The classification model of unmedicated OCD from HC showed greater accuracies than the model classifying all OCD from HC. This would suggest medication status likely confounds the white matter microstructure of OCD patients. In the literature, the causal effects of medication, Serotonin Reuptake Inhibitor (SSRI), on the white matter microstructure remain unclear: No randomized controlled trial exists. Nevertheless, given the key role of serotonin in neurodevelopment including gliogenesis [35], changes in extracellular serotonin levels in the brain owing to SSRI may impact the integrity of the white matter fibers. Prior correlational research supports this. A cross-sectional study shows a decrease in FA in the sagittal striatum associated with medication use in adults with OCD compared to unmedicated OCD [15]; longitudinal clinical studies show a decrease in MD of the midbrain white matter bundles after 12-week administration of SSRI [36], a decrease in MD in the frontal regions and the corpus callosum [37]. Though some of these correlational findings might indicate causal effects of SSRI on the white matter, nevertheless, without direct causal evidence it is still unclear if the associations result from the neurobiological effects of SSRI, symptom improvement, or both. A practical implication of our finding is that the diffusion white matter-based model presents a particular utility in classifying medication naïve individuals with OCD from healthy individuals. Though not reaching the clinical utility yet (e.g., around AUC of 80%), with further research (perhaps with the integration of brain, genetic, and behavioral multi-modal data [38]), the white matter diffusion estimates might be used to predict the risk for OCD. Future research may test whether the models trained on medication naïve OCD patients—perhaps capable of learning the neurobiological patterns underlying the OCD without medication confounding—may be used for related tasks (e.g., via representational learning [39].

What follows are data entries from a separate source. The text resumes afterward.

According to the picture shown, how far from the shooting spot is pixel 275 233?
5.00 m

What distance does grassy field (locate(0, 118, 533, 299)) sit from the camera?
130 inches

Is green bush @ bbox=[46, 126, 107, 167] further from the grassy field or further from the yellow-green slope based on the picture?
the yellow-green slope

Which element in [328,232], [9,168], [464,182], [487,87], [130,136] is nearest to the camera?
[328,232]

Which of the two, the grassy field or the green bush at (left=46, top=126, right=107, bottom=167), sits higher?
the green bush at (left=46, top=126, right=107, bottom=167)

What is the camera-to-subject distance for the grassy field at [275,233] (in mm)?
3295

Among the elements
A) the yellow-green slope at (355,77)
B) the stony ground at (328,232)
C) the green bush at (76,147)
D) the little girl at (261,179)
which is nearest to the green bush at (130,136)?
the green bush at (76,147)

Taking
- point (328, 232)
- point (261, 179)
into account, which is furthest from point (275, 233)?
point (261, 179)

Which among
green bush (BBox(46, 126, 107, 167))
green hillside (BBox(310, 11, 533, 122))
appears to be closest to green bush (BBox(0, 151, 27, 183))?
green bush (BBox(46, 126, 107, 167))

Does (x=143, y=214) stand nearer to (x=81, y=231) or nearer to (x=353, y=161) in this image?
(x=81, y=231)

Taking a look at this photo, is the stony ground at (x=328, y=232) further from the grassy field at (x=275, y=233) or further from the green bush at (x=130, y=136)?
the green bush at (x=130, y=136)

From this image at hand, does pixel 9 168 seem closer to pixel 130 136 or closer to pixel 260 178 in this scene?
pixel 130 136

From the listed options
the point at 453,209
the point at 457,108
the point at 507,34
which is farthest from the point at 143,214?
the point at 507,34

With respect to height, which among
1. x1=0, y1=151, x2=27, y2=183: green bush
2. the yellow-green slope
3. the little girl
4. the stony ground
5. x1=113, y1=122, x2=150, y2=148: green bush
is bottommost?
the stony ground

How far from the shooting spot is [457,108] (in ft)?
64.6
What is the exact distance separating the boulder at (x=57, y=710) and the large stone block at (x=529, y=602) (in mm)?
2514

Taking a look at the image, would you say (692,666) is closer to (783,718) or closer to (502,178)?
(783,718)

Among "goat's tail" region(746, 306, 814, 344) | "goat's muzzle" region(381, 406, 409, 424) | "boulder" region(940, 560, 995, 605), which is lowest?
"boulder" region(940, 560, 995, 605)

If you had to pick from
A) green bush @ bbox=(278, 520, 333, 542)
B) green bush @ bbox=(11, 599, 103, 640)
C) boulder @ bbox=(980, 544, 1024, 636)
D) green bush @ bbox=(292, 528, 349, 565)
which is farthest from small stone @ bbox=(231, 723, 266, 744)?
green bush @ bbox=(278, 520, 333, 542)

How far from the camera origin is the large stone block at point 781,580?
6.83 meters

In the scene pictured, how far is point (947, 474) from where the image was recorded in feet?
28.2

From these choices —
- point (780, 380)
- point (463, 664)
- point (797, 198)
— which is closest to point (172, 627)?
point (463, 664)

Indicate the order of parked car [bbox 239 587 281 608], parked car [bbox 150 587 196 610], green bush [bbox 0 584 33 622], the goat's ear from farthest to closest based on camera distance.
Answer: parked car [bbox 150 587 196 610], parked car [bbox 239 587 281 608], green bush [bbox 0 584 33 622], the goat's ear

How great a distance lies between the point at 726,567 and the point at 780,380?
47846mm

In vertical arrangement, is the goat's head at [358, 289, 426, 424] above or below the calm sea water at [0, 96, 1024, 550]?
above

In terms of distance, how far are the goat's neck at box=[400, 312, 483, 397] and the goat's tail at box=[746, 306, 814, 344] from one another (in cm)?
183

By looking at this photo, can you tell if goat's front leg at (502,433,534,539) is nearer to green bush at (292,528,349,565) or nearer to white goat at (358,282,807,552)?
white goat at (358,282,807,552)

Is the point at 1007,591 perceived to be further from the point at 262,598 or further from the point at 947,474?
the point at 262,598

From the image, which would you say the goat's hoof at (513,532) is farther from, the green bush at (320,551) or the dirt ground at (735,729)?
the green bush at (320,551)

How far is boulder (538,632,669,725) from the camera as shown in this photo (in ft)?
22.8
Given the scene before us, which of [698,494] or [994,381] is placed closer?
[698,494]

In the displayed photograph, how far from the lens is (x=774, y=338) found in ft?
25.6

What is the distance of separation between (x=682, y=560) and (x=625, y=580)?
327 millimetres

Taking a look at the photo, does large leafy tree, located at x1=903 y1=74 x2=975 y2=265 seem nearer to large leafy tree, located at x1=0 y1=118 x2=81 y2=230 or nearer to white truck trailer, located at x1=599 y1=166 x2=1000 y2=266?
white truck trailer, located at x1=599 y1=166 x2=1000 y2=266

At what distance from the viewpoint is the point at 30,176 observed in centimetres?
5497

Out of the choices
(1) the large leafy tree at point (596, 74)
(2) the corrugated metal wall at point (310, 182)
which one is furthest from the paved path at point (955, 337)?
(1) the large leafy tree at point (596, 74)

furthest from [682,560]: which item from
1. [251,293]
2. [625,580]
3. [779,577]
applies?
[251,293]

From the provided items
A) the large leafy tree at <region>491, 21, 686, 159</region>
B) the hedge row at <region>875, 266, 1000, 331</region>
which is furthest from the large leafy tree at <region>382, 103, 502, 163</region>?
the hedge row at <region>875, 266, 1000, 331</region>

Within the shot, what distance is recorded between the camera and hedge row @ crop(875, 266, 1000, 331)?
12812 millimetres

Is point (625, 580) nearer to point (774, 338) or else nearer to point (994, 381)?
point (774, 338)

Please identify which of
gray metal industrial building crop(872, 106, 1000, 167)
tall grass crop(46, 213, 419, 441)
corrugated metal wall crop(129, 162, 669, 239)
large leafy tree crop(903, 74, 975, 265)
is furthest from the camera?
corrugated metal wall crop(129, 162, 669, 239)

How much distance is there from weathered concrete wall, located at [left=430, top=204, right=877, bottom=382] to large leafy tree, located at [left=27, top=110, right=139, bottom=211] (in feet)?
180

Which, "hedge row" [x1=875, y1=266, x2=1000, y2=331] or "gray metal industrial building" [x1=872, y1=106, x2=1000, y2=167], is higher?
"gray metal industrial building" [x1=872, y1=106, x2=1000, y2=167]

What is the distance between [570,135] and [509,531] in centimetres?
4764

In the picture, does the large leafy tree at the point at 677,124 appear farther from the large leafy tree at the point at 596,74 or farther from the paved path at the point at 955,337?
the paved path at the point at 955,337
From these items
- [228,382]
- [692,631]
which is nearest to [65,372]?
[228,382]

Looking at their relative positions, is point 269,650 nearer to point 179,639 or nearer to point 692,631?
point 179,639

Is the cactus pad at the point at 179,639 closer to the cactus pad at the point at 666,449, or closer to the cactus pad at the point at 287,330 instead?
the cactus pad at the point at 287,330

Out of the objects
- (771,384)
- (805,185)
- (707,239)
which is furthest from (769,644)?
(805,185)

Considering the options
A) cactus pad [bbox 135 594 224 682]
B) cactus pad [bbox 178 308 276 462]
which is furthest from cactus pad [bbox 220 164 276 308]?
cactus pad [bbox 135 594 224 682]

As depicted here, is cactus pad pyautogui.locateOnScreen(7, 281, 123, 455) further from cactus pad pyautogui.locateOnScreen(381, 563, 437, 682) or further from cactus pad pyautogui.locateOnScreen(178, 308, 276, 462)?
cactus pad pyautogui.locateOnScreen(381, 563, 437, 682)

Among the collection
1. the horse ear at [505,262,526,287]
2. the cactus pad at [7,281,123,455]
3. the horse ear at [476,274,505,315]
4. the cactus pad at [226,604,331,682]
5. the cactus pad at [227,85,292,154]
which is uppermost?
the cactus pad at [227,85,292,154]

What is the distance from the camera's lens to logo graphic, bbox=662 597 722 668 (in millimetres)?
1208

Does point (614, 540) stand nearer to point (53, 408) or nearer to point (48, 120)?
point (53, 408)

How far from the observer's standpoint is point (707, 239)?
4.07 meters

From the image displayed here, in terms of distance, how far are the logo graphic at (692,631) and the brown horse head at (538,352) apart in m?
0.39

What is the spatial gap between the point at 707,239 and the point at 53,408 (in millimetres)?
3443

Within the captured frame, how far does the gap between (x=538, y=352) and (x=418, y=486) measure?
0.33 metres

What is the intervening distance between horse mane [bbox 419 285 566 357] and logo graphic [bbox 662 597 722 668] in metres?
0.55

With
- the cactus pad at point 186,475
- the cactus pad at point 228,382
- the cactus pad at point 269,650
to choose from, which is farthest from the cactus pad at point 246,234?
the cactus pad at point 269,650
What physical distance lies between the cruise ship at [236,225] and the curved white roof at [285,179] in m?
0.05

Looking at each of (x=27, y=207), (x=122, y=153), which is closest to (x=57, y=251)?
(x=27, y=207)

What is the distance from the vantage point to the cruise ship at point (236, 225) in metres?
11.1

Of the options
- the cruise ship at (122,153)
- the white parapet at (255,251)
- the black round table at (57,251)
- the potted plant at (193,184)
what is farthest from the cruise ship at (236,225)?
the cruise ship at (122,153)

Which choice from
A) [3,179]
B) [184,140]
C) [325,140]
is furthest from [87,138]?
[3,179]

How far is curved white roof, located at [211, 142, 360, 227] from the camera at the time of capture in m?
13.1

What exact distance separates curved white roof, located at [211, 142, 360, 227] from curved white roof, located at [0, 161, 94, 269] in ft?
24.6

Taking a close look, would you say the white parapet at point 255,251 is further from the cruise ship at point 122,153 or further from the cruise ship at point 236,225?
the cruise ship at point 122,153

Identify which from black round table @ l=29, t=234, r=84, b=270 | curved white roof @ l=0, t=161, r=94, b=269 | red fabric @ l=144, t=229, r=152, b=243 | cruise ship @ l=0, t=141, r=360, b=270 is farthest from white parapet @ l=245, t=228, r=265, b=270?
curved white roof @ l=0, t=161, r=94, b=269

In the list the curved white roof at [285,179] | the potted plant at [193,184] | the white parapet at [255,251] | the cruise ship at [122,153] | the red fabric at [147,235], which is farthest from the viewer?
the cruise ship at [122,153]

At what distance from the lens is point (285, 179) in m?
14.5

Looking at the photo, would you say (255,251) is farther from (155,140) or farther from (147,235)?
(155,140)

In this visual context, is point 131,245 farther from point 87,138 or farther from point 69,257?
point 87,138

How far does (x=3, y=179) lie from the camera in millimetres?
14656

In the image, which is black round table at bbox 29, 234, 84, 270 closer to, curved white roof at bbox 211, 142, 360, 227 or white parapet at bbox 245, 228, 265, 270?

There are limitations of this study. Firstly, the imaging acquisition was not harmonized across the sites, so we could not test whether the suboptimal model performance or the cross-site variability might result from the issues of the data or not. Given the sensitivity of the anisotropy and diffusivity estimates depending on the pulse sequence designs (e.g., the number of directions, b-values) [40], despite the harmonized image processing method (TBSS), the remaining data quality and validity issues perhaps may have worked against model performance. Secondly, since only the image-derived phenotypes were available from the ENIGMA consortium, but not the raw images, our results are only limited to a single type of analysis (TBSS) and metrics (diffusivity and anisotropy). Thirdly, our adult samples were larger than the pediatric samples, so our machine learning methods may have resulted in more optimized learning outcomes for adult samples.

In conclusion, using the largest multisite DTI with harmonized image processing, our investigation indicates that machine learning models currently allow only poor-to-modest classification power, but that capture meaningful multivariate patterns of white matter features relevant to the neurobiology of OCD. Accuracy is largely constrained by site variability, indicating room for future improvement.